* Objective *
Reproduce verbatim everything in the listing from the line containing "How far apart" down to the last line of the listing, with both of those lines included.

* Records for processing *
· · · ·
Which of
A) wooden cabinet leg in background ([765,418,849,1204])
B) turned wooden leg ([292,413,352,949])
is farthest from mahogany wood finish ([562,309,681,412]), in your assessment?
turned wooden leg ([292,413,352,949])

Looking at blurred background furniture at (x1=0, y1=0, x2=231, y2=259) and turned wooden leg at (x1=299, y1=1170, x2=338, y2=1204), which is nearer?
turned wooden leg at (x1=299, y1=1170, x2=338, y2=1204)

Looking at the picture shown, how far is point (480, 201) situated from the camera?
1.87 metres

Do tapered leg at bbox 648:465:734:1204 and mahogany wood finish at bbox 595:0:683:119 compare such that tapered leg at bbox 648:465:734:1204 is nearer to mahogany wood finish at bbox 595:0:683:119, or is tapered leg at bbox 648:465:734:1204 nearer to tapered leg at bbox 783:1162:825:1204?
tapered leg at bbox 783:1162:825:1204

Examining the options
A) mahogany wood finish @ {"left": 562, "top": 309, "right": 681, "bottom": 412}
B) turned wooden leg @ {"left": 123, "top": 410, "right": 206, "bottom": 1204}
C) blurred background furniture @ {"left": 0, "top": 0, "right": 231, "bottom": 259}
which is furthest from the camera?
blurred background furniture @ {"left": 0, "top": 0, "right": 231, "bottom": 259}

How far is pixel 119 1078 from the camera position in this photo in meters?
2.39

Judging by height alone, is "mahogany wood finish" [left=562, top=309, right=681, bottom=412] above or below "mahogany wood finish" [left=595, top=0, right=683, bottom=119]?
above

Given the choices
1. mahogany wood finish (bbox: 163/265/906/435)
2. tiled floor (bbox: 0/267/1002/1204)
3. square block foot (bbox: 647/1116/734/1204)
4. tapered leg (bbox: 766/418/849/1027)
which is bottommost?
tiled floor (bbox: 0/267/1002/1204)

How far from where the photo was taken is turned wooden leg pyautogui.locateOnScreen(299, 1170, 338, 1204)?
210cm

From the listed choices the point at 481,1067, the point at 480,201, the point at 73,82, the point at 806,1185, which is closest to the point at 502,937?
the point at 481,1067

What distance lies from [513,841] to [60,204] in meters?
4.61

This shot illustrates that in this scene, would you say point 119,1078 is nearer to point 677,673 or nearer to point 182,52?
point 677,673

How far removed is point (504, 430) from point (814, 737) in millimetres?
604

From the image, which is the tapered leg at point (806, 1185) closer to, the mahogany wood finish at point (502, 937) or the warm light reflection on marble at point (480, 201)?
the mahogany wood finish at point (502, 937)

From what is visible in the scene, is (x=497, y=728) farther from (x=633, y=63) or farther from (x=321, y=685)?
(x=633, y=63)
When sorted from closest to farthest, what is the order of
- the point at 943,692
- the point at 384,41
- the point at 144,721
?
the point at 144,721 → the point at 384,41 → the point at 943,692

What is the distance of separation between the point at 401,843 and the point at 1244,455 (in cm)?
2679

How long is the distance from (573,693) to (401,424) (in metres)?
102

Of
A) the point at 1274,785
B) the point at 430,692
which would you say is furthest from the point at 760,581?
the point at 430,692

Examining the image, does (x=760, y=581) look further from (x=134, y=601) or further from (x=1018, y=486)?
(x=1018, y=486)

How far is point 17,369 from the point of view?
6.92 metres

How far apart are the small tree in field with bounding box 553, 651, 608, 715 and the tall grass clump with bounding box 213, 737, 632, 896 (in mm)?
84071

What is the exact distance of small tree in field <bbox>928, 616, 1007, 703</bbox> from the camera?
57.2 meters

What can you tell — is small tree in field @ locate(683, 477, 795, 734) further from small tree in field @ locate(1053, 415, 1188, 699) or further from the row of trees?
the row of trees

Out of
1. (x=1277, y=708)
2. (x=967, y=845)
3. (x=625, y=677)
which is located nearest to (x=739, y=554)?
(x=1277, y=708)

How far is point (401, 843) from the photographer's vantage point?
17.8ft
· · · ·
* Full answer *
How far apart are the small tree in field with bounding box 553, 651, 608, 715 and the tall grass clump with bounding box 213, 737, 632, 896 (in mm)?
84071

What is the exact distance of small tree in field <bbox>928, 616, 1007, 703</bbox> from the camera?
57.2 meters

What can you tell — is small tree in field @ locate(683, 477, 795, 734) further from small tree in field @ locate(1053, 415, 1188, 699) or further from the row of trees?
the row of trees

Out of
1. (x=1277, y=708)
2. (x=967, y=845)
3. (x=625, y=677)
which is located nearest to (x=739, y=554)?
(x=1277, y=708)

How far is point (401, 843) from the photographer's vantage point?
17.8ft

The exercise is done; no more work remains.